I seriously don’t get the folks who found this movie boring. I’ll be the first to admit that I’m usually a tough-sell for a slow-moving film, but hot-damn this movie drew me in at the first and kept me going for the whole 110 minutes.  I didn’t even get up to use the bathroom while it was on – now that is truly a feat few films have achieved. Certainly this movie isn’t for everyone, but Q and I are anxiously awaiting Panos Cosmatos’ follow-up. I must also mention the awesome soundtrack: a psych-synth wet dream by Jeremy Schmidt that I could listen to all day.



The Sorcerers (1967)

October’s 31 days of horror got off to an extremely rough start with Frankenstein Sings. Yikes, what a dog. Luckily, hope and redemption was found in The Sorcerers. 

Boris Karloff stars as poor, desperate hypnotist professor Marcus Monserrat. Much like Rodney Dangerfield, he gets no respect; he has few patients and has to haggle with a store-owner to get his ad placed in the window. He and his wife Estelle have struggled to pay the bills ever since his work was discredited by a reporter in a London newspaper ages ago. But the professor has been working on a very special project – something he and Estelle are very excited about testing on an unsuspecting patient. But who? Not a drunk, alcohol clouds the mind. Not someone they know, it must be a stranger. What about a bored, young mod? Yes, the kids these days are always looking for a thrill, after all… right?

Right. Professor Monserrat finds just the perfect subject in young Mike Roscoe. He’s got a cute, French girlfriend who really loves dancing and drinking coca-cola, but Mike can’t help but think life can pack more thrills than just that. He leaves his girl Nicole with his bumbling, acne-ridden friend Alan and skips around the city on his own. Monserrat can sniff his ennui a mile away, and convinces Mike to come back to his apartment for a brand-new thrill.
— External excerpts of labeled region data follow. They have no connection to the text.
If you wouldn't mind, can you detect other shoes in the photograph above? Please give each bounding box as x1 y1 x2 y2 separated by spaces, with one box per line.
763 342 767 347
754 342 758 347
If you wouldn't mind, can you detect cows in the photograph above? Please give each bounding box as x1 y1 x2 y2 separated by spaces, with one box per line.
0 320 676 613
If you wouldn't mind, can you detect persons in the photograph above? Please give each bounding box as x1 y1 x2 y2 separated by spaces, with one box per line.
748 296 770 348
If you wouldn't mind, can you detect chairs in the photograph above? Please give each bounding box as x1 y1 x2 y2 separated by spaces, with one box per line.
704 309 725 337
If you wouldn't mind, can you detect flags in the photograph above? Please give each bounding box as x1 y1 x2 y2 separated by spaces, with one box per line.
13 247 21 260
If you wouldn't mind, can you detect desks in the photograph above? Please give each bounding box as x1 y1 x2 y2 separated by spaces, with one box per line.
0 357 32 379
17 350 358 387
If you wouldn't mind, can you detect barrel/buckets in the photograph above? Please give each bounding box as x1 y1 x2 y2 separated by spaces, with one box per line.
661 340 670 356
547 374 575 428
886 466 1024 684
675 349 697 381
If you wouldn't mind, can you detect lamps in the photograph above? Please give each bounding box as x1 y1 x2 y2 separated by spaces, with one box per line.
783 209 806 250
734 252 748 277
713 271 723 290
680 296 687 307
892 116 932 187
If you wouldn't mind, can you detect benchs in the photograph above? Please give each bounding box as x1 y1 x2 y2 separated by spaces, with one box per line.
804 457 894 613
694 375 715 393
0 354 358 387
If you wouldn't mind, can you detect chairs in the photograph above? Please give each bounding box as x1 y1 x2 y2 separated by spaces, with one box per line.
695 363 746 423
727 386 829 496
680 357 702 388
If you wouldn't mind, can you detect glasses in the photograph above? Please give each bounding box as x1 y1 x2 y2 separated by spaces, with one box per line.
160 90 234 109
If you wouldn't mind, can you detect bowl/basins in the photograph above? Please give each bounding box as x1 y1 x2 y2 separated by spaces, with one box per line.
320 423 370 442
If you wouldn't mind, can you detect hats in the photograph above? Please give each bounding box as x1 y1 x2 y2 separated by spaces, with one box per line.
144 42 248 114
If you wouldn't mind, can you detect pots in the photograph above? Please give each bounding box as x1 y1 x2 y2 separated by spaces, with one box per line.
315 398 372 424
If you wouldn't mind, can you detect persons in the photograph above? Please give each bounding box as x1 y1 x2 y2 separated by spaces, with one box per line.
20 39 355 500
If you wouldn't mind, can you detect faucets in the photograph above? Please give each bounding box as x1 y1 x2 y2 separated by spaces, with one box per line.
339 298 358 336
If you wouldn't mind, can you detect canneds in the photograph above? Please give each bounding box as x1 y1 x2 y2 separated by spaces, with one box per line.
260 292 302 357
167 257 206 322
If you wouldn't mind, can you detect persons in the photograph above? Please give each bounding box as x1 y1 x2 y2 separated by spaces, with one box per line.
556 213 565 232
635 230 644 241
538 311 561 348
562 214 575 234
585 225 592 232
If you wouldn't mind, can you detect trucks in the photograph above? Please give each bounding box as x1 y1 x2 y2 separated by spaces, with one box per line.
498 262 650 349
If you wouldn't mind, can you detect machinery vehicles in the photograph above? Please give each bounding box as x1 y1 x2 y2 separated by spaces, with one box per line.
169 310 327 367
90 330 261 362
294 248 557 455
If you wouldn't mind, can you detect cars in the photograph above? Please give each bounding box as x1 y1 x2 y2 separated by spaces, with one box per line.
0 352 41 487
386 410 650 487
And what a thrill he finds: a psychedelic mind-control machine that allows Monserrat and Estelle to control Mike’s actions. Plug it in and the subject is yours, with no memory of the event. Finally, after years of toil and disgrace, the professor and his wife can seek cheap thrills by living vicariously through a young man!

Soon after the incident, Mike’s friends start noticing that he is acting strangely, and Professor Monserrat notices Estelle’s taste for thrills is going way too far. Will he ever be able to stop her?

This movie was rad. Catherine Lacey is fantastic, frightening and intense as Estelle. The music and clothes are mod and awesome. Though the budget for this film was pretty low, you’ll hardly notice – all the fun is in the acting.


House (1977)

I’ve heard a lot about this movie lately, but nothing that I heard could have prepared me for this. In fact, Q asked me as it started “Are you ready for this?” and the answer was definitely no. I knew it right away, too, from the

Disembodied head action is the best action.

very first scene.

Basically, this is about a group of young girls whose summer plans have gone up in smoke, and so as a last resort end up going to one of the girls’ (Gorgeous, yes her name is Gorgeous) aunt’s house, in the country. Yes, the house is haunted. But that’s not what’s interesting about this movie. What’s interesting is how it looks and how it was made. I don’t really know how to describe it but to say it looks like a live-action cartoon; a moving collage.

It’s wacky. It’s bloody. It’s totally goofy. It’s horror for the Tiger Beat audience. The only thing that really started to get on my nerves was the constant, high-pitched giggle of seven Japanese teenagers. But any movie that has moving decapitated heads is usually a winner for me.

Watch this. It couldn’t possibly disappoint you, unless you’re the most boring person in the world.